Market players have been caught by surprise as technology and small-cap stocks have enjoyed their best positive momentum since last year. The thing that has been most surprising about the action is that there hasn't been any clear catalyst. Nervousness about coming earnings reports has been set aside, and so far, mediocre earnings are finding some buyers.
There are arguments that the market has already priced in the worst concerns about inflation and slowing growth, but that assumes it is possible to know where the economy will be months from now.
Regardless of the justifications for the strength, it has been strong enough to convince some folks that a significant bottom has formed and that a sustained uptrend is about to build.
It is possible, but next week the strong positive momentum is going to collide with the most important earnings reports of the quarter and with the Fed interest rate decision. This run-up into the news creates the danger of a 'sell the news' reaction; however, if the market can handle the news and finds support, that will be a major positive.
The European Central Bank is set to raise interest rates for the first time in 11 years here on Thursday, which has helped the euro to regain some traction against the dollar and has been part of the catalyst for the recent market strength. The ECB hike is well-anticipated, but central bank action often triggers a market reaction even when it is not a big surprise.
The biggest challenge of the market right now is that this abrupt move by many stocks has made entry points very difficult. As Investor's Business Daily notes: "A lack of buying opportunities at the moment is a hard-to-ignore flaw of the current confirmed uptrend. Put another way, it is still not the time to be aggressively chasing gains."
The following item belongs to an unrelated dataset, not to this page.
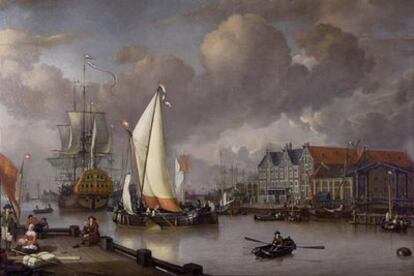 <i>Vista de Oostereiland,</i> uno de los lienzos de Jan Rietschoof robados en el museo Westfries.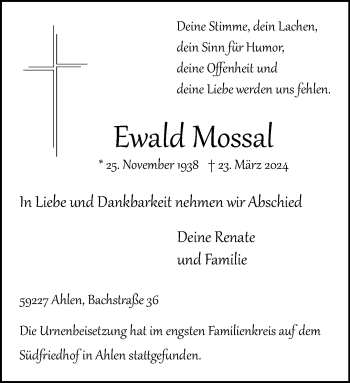 Anzeige von Ewald Mossal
The action of the last couple days does create fear of missing out and there is often a tendency for the market to stay sticky to the upside rather than suddenly reverse, but there is a very clear danger that this could be little more than just another bear market bounce. As we have seen quite often, these bounces can fall apart quite fast. The mood tends to shift quickly in bear markets.
My game plan is to continue to look for new buys, but I don't expect to find much. My time frames remain short and I'll keep stops quite tight. I'd very much like to build some longer-term positions, but I still do not believe that I should be rushing to deploy precious cash.